Configure this in Azure Portal under Deployment Center → select your repository → authorize and set the branch to deploy from.
This approach keeps your deployment pipeline code-centric: commits to main automatically trigger builds and deployments without touching Visual Studio’s publish interface.
Troubleshooting Common Issues
502 Bad Gateway errors typically indicate the app failed to start. Check Application Insights logs or enable stdout logging:
In Azure Portal, navigate to App Service logs under the app’s settings and enable Application logging (File System) with level set to Verbose. View logs via the Log stream option.

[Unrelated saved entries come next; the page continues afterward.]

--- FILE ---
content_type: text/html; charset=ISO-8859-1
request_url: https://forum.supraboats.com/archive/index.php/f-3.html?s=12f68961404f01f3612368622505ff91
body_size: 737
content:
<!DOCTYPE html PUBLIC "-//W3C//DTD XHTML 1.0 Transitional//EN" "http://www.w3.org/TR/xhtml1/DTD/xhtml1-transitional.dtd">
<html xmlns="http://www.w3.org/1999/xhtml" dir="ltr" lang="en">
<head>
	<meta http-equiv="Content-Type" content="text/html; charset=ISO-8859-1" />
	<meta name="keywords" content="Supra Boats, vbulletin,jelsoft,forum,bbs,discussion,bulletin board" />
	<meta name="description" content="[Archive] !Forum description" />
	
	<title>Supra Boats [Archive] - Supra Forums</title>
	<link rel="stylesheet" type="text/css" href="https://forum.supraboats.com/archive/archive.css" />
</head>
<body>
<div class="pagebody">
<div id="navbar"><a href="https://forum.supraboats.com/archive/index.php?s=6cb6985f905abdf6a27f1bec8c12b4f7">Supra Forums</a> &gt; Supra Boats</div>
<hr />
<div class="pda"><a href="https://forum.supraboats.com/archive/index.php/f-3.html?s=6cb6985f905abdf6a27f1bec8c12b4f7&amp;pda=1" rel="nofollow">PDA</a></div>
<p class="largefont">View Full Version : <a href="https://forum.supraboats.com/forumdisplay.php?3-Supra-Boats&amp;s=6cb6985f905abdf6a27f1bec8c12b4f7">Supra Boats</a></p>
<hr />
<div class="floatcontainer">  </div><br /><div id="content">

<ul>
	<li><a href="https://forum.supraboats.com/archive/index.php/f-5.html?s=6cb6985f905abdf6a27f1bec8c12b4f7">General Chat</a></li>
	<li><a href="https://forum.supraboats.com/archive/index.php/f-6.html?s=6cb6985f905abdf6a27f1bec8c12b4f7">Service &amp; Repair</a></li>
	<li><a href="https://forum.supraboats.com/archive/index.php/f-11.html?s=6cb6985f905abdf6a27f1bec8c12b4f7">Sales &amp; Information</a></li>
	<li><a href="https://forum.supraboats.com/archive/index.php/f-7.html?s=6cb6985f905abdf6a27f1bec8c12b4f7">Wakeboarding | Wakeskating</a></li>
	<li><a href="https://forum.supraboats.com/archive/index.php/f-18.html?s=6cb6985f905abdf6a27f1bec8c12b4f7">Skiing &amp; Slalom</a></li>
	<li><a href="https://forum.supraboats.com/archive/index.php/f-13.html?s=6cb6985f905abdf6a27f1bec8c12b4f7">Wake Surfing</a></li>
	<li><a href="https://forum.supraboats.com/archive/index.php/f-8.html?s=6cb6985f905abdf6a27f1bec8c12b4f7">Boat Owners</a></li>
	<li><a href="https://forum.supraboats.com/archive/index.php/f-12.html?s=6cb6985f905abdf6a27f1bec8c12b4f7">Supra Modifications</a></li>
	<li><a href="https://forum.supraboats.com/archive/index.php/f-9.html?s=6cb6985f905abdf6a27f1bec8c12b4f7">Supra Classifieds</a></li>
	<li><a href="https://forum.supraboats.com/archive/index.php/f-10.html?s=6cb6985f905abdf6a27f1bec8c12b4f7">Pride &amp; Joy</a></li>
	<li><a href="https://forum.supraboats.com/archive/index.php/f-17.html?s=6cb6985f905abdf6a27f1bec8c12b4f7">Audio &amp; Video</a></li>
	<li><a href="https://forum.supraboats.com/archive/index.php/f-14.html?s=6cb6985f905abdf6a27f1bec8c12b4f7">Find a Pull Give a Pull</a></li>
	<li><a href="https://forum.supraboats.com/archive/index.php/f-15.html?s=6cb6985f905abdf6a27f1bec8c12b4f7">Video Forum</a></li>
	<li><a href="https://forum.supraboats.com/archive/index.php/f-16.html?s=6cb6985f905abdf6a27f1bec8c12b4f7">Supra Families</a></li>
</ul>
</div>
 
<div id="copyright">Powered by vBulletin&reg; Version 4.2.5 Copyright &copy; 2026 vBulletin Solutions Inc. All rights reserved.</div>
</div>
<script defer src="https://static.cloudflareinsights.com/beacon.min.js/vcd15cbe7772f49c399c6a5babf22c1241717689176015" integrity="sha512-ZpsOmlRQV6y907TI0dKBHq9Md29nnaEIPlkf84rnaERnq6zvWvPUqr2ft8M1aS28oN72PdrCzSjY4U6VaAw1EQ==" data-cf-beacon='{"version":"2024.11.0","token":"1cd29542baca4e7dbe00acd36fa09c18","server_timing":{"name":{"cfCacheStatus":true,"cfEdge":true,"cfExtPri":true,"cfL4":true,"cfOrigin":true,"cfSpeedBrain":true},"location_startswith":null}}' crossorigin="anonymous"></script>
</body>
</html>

Slow deployments may result from large dependency trees. Review the publish output in Visual Studio for long-running steps. Consider using deployment slots for zero-downtime updates on production apps.
Connection string issues after deployment commonly occur when environment-specific secrets aren’t configured. Store sensitive values in Configuration → Application settings rather than hardcoding them in appsettings.json.